* [Provided passage]:
>>>>>
Monte Carlo Methods, Stochastic Optimization - antman
http://am207.org/
======
guru_meditation
I heartily recommend the notebooks published in this course as excellent
_applied_ reference material to estimation and optimization.

I love it how code and coursework are intermingled, reminiscing me of Knuth's
Literate Programming [1]

My beef with many other courses offered (including Coursera) is that they use
Matlab when it's clearly advantageous to use IPython Notebook as a better
experimenting environment. For example, Daphne Koeller's PGM course[2] is
still in Matlab and no matter what you do the code looks extremely clumsy and
hard to read. N.B. I wrote tens of thousands of lines of Matlab code,
including GUI programs, but that does not mean it's a good language to use
especially in cases like this.

[1]
[http://en.wikipedia.org/wiki/Literate_programming](http://en.wikipedia.org/wiki/Literate_programming)
<<<<<
* [Source information]:
>>>>>
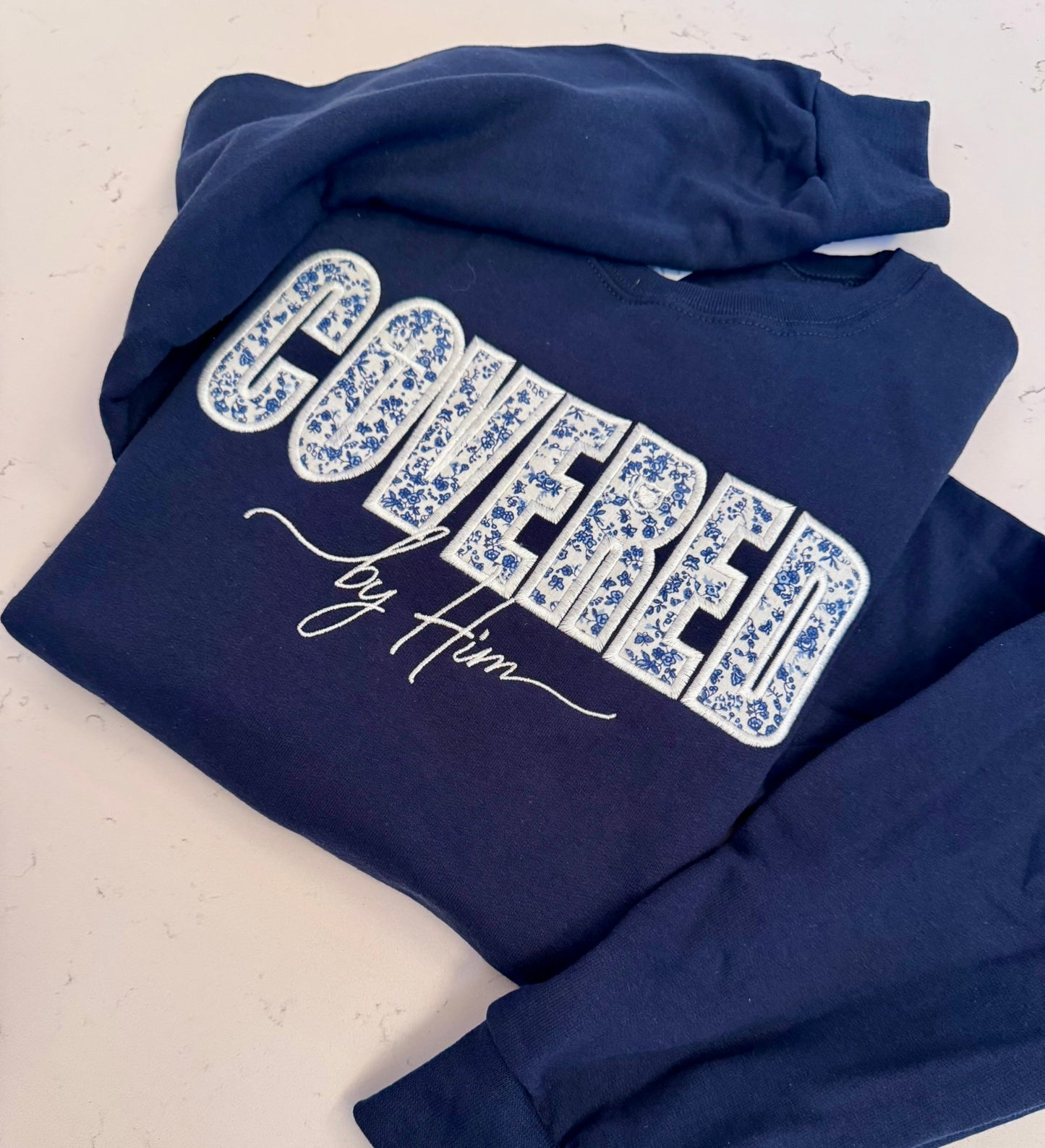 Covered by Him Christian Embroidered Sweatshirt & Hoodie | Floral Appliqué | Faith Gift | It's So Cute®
<<<<<
>>>>>
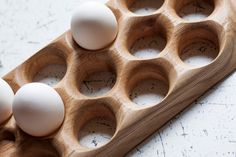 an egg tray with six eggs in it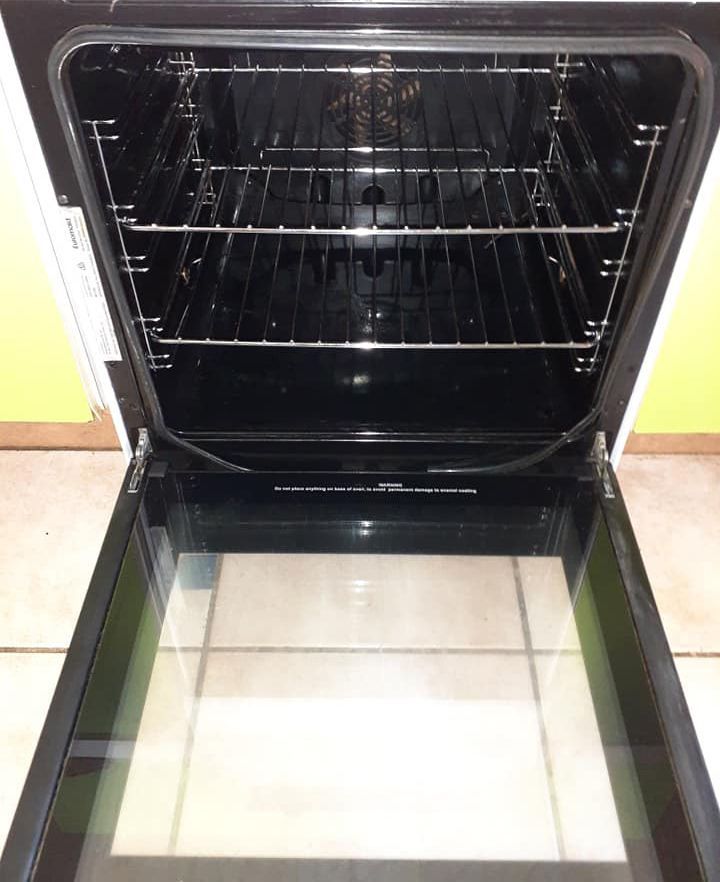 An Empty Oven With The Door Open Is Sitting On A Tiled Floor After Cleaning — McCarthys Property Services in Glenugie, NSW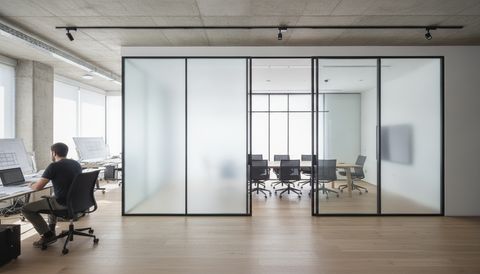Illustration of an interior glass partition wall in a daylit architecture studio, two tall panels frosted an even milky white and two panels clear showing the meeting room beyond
<<<<<
>>>>>
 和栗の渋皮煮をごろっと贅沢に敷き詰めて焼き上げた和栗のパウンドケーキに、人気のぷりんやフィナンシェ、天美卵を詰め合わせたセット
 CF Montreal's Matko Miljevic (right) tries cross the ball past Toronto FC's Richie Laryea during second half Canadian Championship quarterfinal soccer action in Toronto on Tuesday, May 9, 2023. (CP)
<<<<<
* [Problems to work on]:
1. In the forum thread about Monte Carlo methods and stochastic optimization, transcribe the passage beginning at the words "I love it how" and stopping after the words "cases like this.".
2. According to the forum thread about Monte Carlo methods and stochastic optimization, what does the commenter consider a better experimenting environment than Matlab?

* [Responses in order]:
1.
I love it how code and coursework are intermingled, reminiscing me of Knuth's
Literate Programming [1]

My beef with many other courses offered (including Coursera) is that they use
Matlab when it's clearly advantageous to use IPython Notebook as a better
experimenting environment. For example, Daphne Koeller's PGM course[2] is
still in Matlab and no matter what you do the code looks extremely clumsy and
hard to read. N.B. I wrote tens of thousands of lines of Matlab code,
including GUI programs, but that does not mean it's a good language to use
especially in cases like this.

2. IPython Notebook.